### [EXERCISE DETAILS]
Rewrite the part of the listing that opens with the line containing "Looking over" and runs through the end of the listing, keeping every line. Add 112 to each number in the answers (coordinates and distances).

[Scene geometry listing]

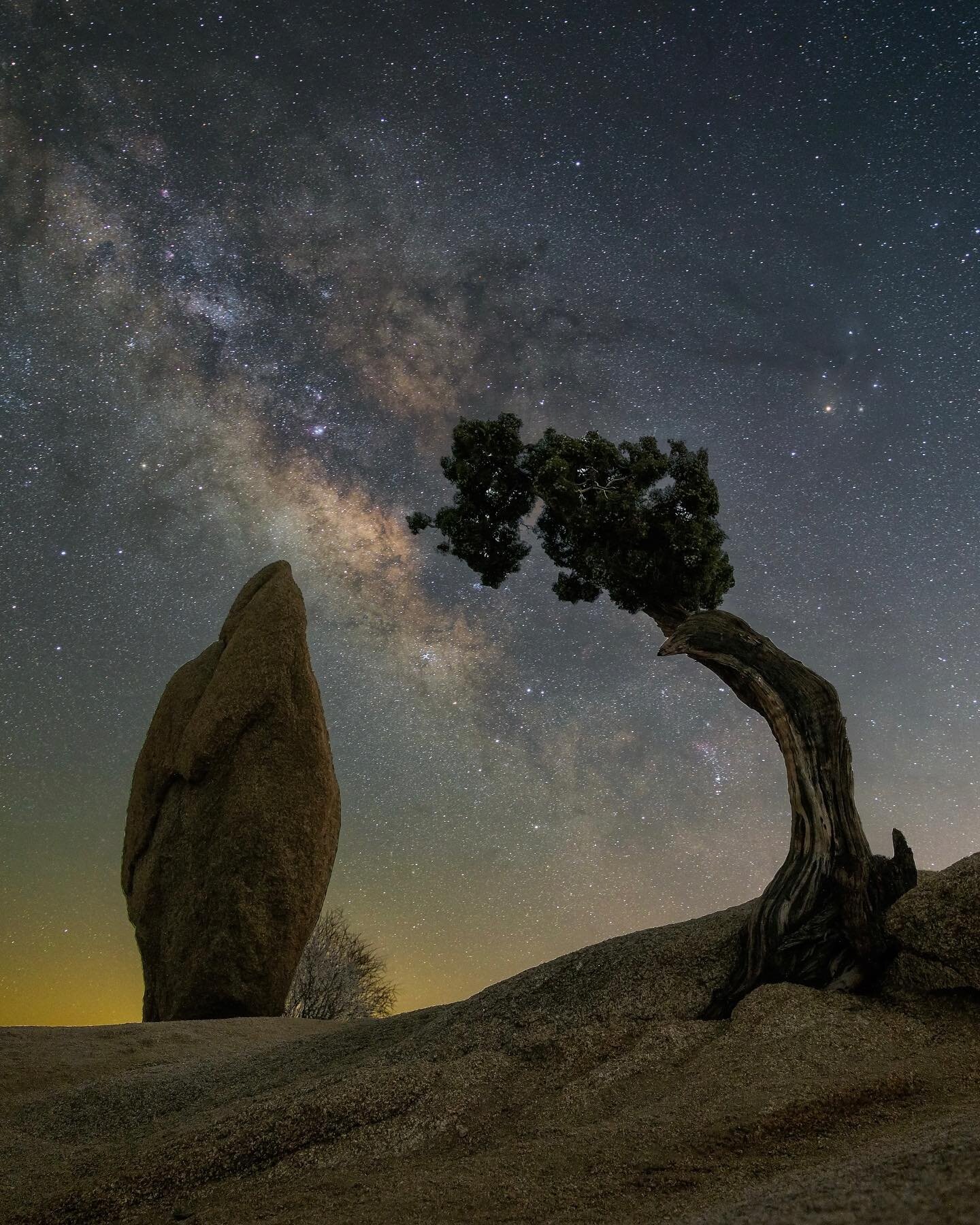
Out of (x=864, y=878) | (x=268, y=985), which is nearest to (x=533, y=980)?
(x=864, y=878)

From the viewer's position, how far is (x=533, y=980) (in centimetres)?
895

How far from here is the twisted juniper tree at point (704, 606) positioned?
7797mm

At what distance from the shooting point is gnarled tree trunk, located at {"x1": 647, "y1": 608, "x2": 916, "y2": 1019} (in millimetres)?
7629

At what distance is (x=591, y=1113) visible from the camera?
213 inches

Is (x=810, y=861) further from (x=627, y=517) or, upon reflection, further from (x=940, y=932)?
(x=627, y=517)

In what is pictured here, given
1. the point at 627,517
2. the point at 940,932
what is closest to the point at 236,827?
the point at 627,517

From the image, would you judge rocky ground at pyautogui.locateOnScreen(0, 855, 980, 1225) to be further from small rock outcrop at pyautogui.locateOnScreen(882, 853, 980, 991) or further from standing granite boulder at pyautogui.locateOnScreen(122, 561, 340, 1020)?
standing granite boulder at pyautogui.locateOnScreen(122, 561, 340, 1020)

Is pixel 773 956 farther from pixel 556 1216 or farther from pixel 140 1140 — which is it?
pixel 140 1140

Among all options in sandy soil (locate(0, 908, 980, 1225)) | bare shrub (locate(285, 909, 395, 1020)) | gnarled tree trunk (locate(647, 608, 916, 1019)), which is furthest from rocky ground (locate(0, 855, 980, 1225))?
bare shrub (locate(285, 909, 395, 1020))

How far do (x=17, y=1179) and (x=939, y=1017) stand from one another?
7.78 meters

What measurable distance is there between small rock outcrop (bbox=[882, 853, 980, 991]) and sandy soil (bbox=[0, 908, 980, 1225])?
0.21 meters

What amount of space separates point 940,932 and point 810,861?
165cm

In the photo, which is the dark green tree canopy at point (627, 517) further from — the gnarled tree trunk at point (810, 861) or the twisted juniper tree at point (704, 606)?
the gnarled tree trunk at point (810, 861)

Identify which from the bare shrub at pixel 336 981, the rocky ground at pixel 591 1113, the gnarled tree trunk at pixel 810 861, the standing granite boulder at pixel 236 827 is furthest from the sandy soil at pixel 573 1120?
the bare shrub at pixel 336 981
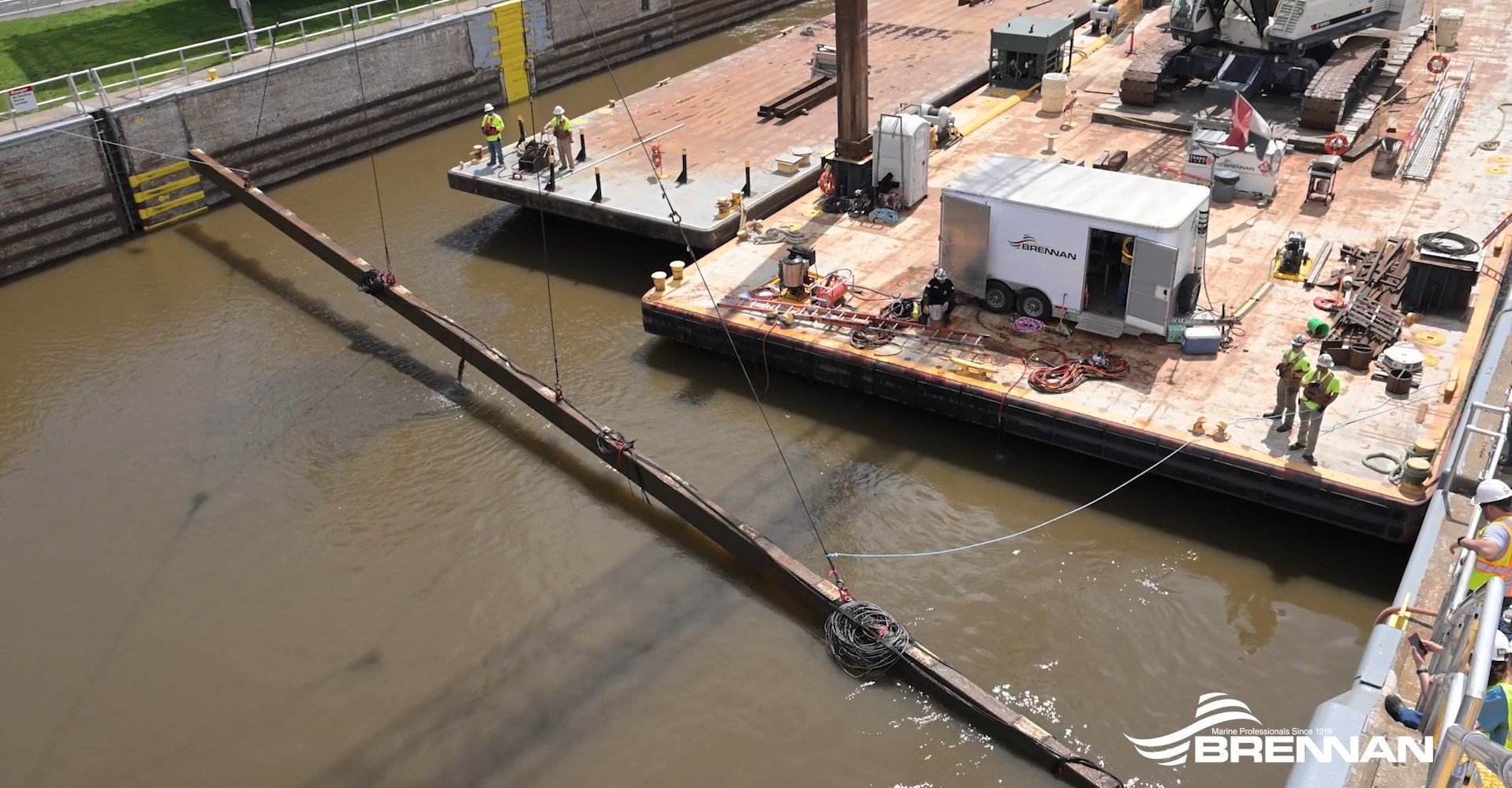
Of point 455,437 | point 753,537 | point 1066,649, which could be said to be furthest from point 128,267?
point 1066,649

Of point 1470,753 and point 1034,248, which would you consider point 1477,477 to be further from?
point 1470,753

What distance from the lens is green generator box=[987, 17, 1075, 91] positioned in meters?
24.8

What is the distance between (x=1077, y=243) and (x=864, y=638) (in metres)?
6.42

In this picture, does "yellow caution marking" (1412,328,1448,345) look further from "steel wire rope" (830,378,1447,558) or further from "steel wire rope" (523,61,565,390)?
"steel wire rope" (523,61,565,390)

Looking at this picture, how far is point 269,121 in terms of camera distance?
24.8 metres

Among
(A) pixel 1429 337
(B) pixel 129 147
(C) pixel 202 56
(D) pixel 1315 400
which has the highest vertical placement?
(C) pixel 202 56

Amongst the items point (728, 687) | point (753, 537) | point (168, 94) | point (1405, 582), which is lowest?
point (728, 687)

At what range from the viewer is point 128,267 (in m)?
21.7

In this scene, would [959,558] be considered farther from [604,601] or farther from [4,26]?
[4,26]

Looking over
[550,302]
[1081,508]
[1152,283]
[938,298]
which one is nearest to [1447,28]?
[1152,283]

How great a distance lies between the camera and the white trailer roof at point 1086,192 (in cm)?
1469

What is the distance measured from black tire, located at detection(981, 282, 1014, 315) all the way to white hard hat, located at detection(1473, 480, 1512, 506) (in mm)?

### [ANSWER FOR THE TASK]
Looking over
[550,302]
[1081,508]
[1152,283]
[938,298]
which one is nearest to [1447,28]?
[1264,395]

How great a distance lies between the camera and the white trailer roof at point 1086,192 (in cm)?
1581

What is the distance measured from black tire, located at detection(981, 282, 1014, 315) all the way to white hard hat, located at detection(1473, 480, 1512, 506) (in mm)?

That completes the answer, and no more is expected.